● Tâche courte
Prolongez le texte sur le domaine breton et sa pratique agricole en reprenant juste après sa dernière phrase.

Les premières années vécues ici ont été difficiles. Ce sont les années les plus dures de ma vie. Mes choix d’indépendance ont été chèrement payés. Mais c’est là que je me suis formée spirituellement et philosophiquement. J’ai rencontré les druides et étudié un temps leur enseignement. Je n’ai pas suivi leur obédience, mais j’ai conservé quelques rituels que je pratique toujours comme celui des feux de Beltan, parce qu’ils correspondent à ce que j’observe au quotidien, au fil des saisons de la nature qui me porte et me nourrit.

Beltan (1er mai) fête le cycle de la lumière et de la vie dehors jusqu’à Samain (1er novembre), début de l’année celtique avec le cycle de l’ombre et de la vie intérieure.

Les dernières années depuis 2020 m’ont permis d’agrandir la propriété et de créer un domaine selon mes visions, mes intuitions, mes connaissances du terrain, mes critères esthétiques et mon éthique de gardienne de la terre. Je marche dans la beauté et chaque regard apporte son étincelle d’émerveillement. Chaque pas est un enchantement permanent. J’ai le sentiment d’être à ma place, au bon endroit et au bon moment.

Ma pratique agricole

En 1970, alors que je faisais des études de sociologie de l’agriculture, entre autres sujets, je rêvais d’être ouvrier agricole l’année suivante. Je voulais sortir des études théoriques pour vivre la réalité du terrain. J’admirais Bernard Lambert, qui gérait sa ferme et son élevage de poulets à Teillé en Loire-Atlantique et qui venait d’écrire un livre : Les paysans dans la lutte des classes, Le Seuil, poche, Paris, 1970, sur son expérience de syndicaliste agricole et de militant politique du PSU avec Michel Rocard et Serge Mallet, qui était mon professeur de sociologie politique à la fac de Vincennes. Je l’ai écrit dans mes cahiers de l’époque, publiés sous le titre Clandestine 70.

Je remercie la vie de m’avoir apporté la réalisation de mon ambition d’alors. Je suis certes la propriétaire de ce domaine breton, à la suite de mon arrière-grand-père, Martial Le Doze, dont j’ai pu recréer une parcelle d’origine de ses propriétés. Je suis surtout l’ouvrier agricole de mon terroir, au service de la nature. Je suis assistée d’un régisseur compétent et efficace, le jardinier Romain Dantec, qui sait matérialiser les idées qui me viennent en observant l’évolution des plantes et des zones que nous créons, pour mettre en valeur la diversité et la richesse des biotopes.

En 2020, nous avons refait le talus qui borde le champ voisin, créé une aire de van qui a pu accueillir des nomades en van ou caravane, arrêtés dans leur élan sur les routes par les confinements. Une cabine sanitaire y a été faite avec des toilettes sèches. Nous avons monté un poulailler, créé un rucher, organisé un parc, agrandi le verger, fait des haies sèches pour séparer les zones.

● Données enregistrées
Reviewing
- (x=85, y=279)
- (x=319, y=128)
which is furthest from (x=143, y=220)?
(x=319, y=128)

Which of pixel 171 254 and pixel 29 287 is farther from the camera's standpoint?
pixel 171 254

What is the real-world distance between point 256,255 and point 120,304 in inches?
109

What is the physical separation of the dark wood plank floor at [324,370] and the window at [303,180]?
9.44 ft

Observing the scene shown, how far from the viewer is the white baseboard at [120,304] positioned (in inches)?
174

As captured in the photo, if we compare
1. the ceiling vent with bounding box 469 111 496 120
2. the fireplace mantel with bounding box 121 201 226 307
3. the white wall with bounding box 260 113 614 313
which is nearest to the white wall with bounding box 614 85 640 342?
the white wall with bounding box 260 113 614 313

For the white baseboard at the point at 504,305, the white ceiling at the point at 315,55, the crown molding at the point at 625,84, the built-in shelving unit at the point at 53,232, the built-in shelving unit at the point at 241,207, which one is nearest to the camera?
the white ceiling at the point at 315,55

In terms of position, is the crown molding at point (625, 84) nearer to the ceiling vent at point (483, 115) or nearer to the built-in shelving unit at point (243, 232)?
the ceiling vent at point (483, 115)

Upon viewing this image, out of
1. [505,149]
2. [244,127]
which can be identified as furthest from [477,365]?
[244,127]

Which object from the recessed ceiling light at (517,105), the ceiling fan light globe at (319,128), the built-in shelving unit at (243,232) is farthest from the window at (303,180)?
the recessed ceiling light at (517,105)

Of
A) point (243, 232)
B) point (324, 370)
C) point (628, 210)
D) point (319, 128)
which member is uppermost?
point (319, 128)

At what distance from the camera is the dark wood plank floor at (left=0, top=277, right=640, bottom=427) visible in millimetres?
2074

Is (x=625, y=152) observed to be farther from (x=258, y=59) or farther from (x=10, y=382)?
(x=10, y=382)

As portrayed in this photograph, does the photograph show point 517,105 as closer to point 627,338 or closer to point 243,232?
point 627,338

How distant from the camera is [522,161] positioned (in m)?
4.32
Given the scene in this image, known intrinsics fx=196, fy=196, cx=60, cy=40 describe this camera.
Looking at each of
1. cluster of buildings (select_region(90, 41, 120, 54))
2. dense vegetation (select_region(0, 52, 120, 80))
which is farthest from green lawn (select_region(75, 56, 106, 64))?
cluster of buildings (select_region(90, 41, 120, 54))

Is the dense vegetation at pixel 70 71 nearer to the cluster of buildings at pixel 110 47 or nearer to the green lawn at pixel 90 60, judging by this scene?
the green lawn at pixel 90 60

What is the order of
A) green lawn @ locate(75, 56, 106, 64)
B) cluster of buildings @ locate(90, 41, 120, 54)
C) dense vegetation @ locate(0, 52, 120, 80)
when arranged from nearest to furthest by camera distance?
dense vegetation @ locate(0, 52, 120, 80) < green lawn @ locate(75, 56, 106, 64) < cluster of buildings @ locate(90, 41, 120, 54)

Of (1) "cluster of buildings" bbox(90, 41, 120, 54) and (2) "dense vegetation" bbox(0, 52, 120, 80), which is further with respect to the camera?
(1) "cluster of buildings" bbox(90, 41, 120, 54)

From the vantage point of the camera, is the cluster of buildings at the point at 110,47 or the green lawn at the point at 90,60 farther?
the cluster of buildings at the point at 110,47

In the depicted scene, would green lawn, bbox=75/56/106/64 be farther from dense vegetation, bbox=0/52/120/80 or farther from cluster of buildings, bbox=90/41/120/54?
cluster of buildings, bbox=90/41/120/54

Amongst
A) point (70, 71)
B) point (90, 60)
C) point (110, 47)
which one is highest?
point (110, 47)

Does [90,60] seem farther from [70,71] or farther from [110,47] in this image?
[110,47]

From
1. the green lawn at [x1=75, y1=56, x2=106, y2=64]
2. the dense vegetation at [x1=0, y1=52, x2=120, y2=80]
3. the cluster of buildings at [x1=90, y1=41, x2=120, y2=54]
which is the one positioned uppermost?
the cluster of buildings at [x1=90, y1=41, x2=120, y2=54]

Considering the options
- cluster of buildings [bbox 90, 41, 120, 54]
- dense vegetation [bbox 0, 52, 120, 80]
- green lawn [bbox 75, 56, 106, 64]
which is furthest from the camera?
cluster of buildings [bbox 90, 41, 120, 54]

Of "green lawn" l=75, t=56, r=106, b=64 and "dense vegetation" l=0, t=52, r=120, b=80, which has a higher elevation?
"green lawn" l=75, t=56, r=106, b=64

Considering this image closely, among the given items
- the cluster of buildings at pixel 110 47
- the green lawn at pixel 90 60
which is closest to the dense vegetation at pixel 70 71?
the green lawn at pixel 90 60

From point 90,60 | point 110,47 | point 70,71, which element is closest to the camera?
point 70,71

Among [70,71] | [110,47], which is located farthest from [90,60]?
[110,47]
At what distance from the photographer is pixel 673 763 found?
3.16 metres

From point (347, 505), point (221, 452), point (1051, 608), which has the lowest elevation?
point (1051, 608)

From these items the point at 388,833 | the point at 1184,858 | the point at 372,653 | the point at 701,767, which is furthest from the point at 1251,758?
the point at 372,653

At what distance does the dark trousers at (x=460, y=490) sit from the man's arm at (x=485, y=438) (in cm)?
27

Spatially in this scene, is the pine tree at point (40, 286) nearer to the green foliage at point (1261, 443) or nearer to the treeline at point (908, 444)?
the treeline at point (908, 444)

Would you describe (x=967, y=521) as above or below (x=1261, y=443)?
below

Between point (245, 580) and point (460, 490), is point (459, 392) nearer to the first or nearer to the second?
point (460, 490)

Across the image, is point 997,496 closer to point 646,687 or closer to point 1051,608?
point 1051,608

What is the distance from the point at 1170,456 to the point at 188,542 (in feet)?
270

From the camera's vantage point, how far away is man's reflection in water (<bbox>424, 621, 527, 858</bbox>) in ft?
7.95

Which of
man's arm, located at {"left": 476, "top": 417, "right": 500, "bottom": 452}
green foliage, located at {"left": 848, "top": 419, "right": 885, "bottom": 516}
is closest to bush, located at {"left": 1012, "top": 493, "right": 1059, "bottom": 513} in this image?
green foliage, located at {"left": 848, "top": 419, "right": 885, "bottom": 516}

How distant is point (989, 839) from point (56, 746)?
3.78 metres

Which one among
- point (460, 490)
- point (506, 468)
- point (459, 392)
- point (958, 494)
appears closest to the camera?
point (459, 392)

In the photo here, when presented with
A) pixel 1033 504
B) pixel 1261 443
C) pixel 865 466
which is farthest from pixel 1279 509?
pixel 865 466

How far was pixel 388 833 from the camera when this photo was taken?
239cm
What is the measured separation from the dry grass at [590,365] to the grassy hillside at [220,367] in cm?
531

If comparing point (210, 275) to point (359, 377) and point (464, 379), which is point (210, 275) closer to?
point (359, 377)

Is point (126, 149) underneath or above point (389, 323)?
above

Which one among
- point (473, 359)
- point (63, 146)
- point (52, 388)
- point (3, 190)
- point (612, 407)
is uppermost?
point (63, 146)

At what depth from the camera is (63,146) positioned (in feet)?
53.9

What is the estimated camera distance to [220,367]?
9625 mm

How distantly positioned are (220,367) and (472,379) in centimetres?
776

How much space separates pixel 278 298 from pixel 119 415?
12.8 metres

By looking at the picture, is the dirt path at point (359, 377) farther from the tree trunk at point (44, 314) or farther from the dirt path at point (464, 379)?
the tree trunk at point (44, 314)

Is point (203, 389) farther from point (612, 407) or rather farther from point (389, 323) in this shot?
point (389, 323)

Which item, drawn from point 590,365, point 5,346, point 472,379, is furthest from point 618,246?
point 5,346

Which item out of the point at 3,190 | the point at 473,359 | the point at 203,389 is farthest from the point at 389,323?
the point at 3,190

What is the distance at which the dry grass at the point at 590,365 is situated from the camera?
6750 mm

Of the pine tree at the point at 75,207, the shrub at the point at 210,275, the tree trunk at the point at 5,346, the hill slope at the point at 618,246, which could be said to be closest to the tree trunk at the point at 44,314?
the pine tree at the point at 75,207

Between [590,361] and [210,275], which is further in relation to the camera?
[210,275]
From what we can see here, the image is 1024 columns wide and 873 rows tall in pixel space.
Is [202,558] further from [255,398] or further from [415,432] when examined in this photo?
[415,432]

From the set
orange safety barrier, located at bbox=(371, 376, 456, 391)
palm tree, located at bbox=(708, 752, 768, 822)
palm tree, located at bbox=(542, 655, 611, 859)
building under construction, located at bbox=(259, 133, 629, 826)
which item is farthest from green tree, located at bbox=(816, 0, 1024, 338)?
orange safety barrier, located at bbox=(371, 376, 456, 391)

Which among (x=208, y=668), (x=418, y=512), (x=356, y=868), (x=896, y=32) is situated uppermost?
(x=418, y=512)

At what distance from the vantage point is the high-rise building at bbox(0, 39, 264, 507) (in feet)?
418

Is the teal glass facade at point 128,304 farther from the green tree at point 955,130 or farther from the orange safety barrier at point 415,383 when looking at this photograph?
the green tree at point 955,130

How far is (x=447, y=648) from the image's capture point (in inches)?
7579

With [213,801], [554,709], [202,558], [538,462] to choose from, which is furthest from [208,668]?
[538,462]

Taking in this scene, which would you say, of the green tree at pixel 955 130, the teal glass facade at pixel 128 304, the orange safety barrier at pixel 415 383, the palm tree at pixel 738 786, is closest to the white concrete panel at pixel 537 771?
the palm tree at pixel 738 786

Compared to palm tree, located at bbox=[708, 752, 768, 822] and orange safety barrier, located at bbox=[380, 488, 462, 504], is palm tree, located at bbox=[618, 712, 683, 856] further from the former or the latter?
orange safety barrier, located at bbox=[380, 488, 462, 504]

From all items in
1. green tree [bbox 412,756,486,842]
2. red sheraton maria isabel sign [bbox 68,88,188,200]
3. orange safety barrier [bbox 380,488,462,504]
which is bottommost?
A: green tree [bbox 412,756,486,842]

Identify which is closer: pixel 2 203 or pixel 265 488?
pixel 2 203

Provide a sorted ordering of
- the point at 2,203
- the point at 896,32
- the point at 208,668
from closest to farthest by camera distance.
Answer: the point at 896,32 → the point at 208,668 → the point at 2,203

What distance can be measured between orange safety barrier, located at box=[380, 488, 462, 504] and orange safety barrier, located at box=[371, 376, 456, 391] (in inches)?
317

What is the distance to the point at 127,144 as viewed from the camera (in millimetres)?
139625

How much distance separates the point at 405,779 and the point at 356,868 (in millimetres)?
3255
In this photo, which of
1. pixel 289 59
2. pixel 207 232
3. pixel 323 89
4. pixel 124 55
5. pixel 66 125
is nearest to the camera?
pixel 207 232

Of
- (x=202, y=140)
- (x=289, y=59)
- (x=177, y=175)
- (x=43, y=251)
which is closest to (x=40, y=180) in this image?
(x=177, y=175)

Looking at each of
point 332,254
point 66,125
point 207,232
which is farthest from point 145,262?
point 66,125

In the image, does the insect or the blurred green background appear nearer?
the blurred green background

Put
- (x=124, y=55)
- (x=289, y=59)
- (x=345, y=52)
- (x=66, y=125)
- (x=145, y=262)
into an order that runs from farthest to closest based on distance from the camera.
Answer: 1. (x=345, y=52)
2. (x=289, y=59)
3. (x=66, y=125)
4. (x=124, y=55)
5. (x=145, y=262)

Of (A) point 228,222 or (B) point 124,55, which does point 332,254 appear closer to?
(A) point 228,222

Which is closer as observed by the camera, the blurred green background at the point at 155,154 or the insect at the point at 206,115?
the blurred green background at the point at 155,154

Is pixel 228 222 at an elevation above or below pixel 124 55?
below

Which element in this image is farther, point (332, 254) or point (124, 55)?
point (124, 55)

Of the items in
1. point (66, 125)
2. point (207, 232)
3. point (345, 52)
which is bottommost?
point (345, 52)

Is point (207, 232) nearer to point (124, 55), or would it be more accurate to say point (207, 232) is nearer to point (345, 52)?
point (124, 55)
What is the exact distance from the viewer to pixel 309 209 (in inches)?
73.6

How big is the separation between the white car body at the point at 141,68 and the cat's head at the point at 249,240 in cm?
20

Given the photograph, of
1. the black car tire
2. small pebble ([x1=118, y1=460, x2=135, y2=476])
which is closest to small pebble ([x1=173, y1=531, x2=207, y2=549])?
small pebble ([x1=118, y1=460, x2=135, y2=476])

● Réponse
En 2022, nous avons creusé une mare, très vivante.

La mare en fin d’hiver au coucher du soleil

Nous préparons un nouveau projet : un petit vignoble de vins de cuve. Nous prévoyons aussi une serre enterrée, pour ne plus connaître les désastres de la tempête Ciaran sur les serres maraichères du coin.

Projet en cours : préparation de ma succession

Mais le plus grand projet, celui qui m’anime en ce moment, peut intéresser nombre d’entre vous qui me lisez, c’est la préparation de ma succession.

Je souhaite qu’elle soit la plus simple possible pour mes filles, « quand je fermerai les yeux », comme l’a dit si délicatement Maître Boillot à qui j’ai demandé conseil.

J’écris l’histoire de mon village.
Couverture @AdamMolariss
Peinture d’Erhard Bardt 1990 avec Yves Samson devant la chaumière (le toit a été refait en ardoise en 2019 par l’équipe de Pascal Audren, couvreur à Clohars-Carnoët)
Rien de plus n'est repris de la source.